The funny (for those who know about it) title of this article was eventually prophetic. This came out of the mouth of one of the many Editors in chief of Eleftheros Tipos (ET) newspaper, the first one I knew. Sadly ET closed 3 days ago. It was a shock for me since it was one of the best works I have ever done and there are a lot of colleagues I admire that are left jobless in the worst possible time.
What lead to this situation is a combination of many different believes and decisions and many many mistakes.
Mr. Smailis, the first Editor in chief with whom I worked on the paper, believed that at least the graphic model (if not also the editorial one) that we applied would not succeed in Greece (something that was told a lot by all the journalists from the beginning). Of course he and every one else were totally wrong. On the contrary we managed to get one European and one World best designed award. What he was prophetic about, without knowing, was that the editorial model that the journalists chose to follow, ignoring the proposed one, would be the end of the newspaper. And that was exactly the same as the one they used before.
It's not strange at all that the paper closed. ET before the relaunch was selling around 10.000-15.000 a day and 45.000 on Sunday. It was it’s lowest numbers since its birth on 1984. After the relaunch it started rising in circulation reaching 25.000 – 35.000 on the daily and 120.000 on Sunday. These numbers were steady for at least 3-4 months. After that the editorial model changed back to the old ways. And with it slowly came the old numbers, both in circulation and in advertisement.
But what is this old editorial model. Well its something that every newspaper professional knows and understands. Politically engaged publisher, editor, and journalist interests are the daily agenda. For every Editor in Chief, a newspaper is only about the first 10 political pages. The rest is to decorate the package. What I heard a lot while working on the headlines on the front page was “what stories do the others have?”. By "others" the editor meant world news, art and culture, sports, lifestyle and social sections. As if the rest of the paper was a separate business.
And of course everything was yesterday’s news. It was what we could hear on the radio, see on the TV, read at the Internet only one day before.
There was a research conducted by Greenberg Quinlan Rosner for ET that was presented to the chief editors. The findings of that research showed clearly that the newspaper had the potential to make the difference and invite new readers if it changed its agenda to a more independent point of view, if it had more social, urban and young oriented stories and less politics. The graphic model had done the job. It had made the paper friendlier to a bigger portion of the population. That was shown in the results of the research.
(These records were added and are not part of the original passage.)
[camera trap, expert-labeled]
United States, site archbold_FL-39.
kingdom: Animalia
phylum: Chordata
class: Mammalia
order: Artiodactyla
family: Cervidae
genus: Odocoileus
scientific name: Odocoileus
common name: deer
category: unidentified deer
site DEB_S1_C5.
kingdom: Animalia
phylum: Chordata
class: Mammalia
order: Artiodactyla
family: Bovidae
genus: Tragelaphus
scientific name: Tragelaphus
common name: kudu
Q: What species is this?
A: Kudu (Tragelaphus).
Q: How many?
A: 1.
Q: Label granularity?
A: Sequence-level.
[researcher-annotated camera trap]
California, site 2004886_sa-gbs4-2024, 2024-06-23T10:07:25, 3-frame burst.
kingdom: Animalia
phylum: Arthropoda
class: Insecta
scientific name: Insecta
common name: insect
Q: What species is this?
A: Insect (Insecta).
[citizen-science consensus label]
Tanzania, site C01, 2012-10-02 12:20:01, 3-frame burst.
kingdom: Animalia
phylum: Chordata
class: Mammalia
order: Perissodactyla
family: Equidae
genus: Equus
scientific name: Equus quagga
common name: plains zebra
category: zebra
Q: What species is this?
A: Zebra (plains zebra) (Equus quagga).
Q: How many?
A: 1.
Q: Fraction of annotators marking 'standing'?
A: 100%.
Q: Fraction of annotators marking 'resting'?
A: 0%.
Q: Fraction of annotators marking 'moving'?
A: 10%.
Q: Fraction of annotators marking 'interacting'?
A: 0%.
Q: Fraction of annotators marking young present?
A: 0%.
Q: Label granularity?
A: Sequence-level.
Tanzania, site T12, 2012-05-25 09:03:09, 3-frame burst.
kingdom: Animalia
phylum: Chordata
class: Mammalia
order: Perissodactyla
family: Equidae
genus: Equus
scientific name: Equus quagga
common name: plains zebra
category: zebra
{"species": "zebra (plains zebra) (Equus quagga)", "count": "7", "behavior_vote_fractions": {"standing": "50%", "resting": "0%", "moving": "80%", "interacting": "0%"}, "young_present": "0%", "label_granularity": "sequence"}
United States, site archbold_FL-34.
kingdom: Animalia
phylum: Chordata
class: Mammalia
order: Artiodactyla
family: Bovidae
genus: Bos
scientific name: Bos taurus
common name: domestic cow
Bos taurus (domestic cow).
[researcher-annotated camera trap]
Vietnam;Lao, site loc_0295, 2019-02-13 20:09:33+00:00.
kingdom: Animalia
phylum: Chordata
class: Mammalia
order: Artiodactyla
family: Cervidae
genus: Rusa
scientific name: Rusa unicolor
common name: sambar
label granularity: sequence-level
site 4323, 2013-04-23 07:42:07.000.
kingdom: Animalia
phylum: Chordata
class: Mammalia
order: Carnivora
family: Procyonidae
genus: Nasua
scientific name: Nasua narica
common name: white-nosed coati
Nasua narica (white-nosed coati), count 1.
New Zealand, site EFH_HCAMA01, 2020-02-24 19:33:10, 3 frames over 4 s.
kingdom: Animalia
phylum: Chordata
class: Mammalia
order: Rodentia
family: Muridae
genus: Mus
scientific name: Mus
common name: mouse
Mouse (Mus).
The only 2 sectors that ET was a leader in the market were its appearance and freshness and the use of photography and infographics to tell a story.
And what did they do? They ignored all the findings about the editorial module and tried to change the graphic model that had already at the time won the European Design Award.
As months went by and the numbers were dropping the editors were turning even closer to the old model until eventually the newspaper lost its credibility and with it it’s readers. The political line was changing day by day since every one from journalists to publisher pushed their own agenda ignoring the only thing that could keep them alive. The readers.
I strongly believe that there is a successful model. There are plenty examples all over the world. Even on saturated markets like UK the Daily Telegraph showed the way. Unique content. Your own reporting. Make the tomorrow’s agenda. On Eastern Europe we see a lot of newspapers who have redesigned both graphically and journalistic to rise their circulation in some situations 100%.
Asia is the next big market. We witnessed a transformation of the newspapers in Asia beginning in the UAE and ending in China who hosted the 2008 Olympic Games. Beautiful newspapers design wise that became market leaders.
I believe in 2009 the New York Times model is dying. We must follow the trends and produce elegant newspapers that are pretty, clever, modern, and have unique content.